A decision of the Spanish national appeals court (Audiencia Nacional) dated 10 September 2012 consolidates the new structure of collective bargaining approved by the Spanish Labour Reform Act.
The decision confirms the primacy of the plant-level CBA over the sector-wide CBA in respect of regulations governing salaries and other basic labour conditions, as provided by law.
The Court was requested to enter a judgment on the lawfulness of certain clauses of the recent V National Collective Bargaining Agreement for the Cement Products Sector, signed on 21 February 2012, which had been challenged by the Employment Authorities.
Articles 3, 34 and 41 of the CBA established restrictions to the sector's plant-level CBAs and gave priority to regulations agreed at a regional level on issues concerning (i) minimum salaries, remuneration and economic structure, and (ii) any other conditions of employment, except those expressly reserved to plant-level collective bargaining.

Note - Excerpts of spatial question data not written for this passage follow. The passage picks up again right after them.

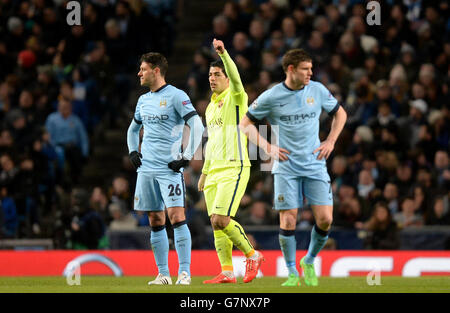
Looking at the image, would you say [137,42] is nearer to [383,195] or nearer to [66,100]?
[66,100]

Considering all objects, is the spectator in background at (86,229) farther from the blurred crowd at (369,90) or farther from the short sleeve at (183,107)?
the short sleeve at (183,107)

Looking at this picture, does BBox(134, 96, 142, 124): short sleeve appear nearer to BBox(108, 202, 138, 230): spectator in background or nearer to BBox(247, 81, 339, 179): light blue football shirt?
BBox(247, 81, 339, 179): light blue football shirt

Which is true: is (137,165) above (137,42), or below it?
below

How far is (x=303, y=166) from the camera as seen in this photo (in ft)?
33.5

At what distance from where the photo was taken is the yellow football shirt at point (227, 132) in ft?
35.2

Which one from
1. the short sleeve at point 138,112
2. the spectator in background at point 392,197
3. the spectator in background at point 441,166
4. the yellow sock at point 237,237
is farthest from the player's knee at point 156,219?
the spectator in background at point 441,166

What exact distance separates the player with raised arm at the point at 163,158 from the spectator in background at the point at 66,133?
7.88 meters

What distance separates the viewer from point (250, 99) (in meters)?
17.0

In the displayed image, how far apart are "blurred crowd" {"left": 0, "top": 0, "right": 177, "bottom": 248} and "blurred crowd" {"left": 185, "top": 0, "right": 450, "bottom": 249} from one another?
1.99 m

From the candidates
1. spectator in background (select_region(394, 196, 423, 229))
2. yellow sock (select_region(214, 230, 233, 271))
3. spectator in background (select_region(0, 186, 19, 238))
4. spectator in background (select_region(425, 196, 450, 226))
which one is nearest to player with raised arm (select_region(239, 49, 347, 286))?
yellow sock (select_region(214, 230, 233, 271))

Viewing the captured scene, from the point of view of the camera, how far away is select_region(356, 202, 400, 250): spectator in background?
49.0 ft
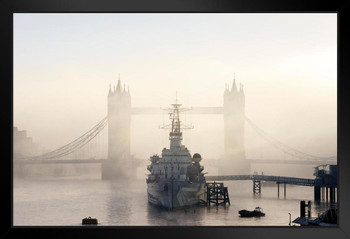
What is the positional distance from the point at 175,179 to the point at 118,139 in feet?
44.7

However, these clauses did not seem consistent with the wording of article 84.2 of the Spanish Workers' Statute provided by the new Labour Reform Act, which entered into force on 12 February 2012. That new wording gave specific priority to plant-level CBAs over sector-specific CBAs in respect of basic labour conditions, such as salaries, overtime, shifts, working time, professional classifications, employment contract types, mediation and any other condition that sector CBAs might establish.
The Spanish Audiencia Nacional found that, regardless of the date on which it is signed, a CBA must comply with the provisions of the Labour Reform Act from 12 February 2012, following the prevailing regulation hierarchy of the Spanish legal system.

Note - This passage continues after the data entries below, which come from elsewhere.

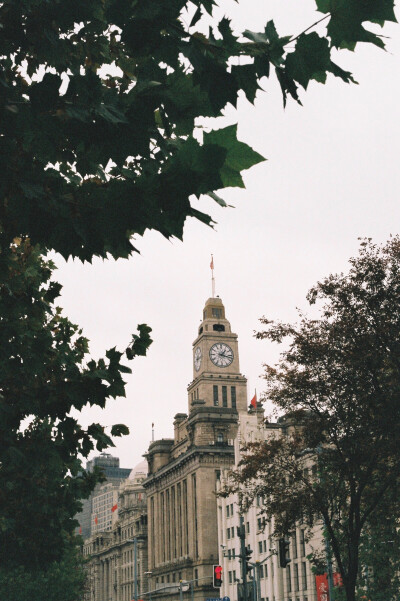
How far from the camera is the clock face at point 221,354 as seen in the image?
422 ft

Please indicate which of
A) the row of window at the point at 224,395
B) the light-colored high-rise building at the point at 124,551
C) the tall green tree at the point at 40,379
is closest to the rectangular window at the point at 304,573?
the row of window at the point at 224,395

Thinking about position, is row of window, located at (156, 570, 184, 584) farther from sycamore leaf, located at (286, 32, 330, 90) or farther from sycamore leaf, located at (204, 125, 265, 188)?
sycamore leaf, located at (286, 32, 330, 90)

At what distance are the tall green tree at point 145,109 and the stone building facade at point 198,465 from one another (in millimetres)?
103180

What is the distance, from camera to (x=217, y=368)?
128 metres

That court then went on to state that sector-specific CBAs cannot force plant-level CBAs to set particular minimum salaries for the workers affected by them. As a result, the affected clauses of sector-specific CBAs are declared null and void.
Certainly, the new collective bargaining structure introduced by the Labour Reform raises an ongoing debate as to whether or not the constitutional rights of collective bargaining and trade union freedoms are being breached. Nevertheless, this decision confirms a definite shift in the structure that has existed until now, with the conditions established in plant-level CBAs being given priority over regional or national CBAs.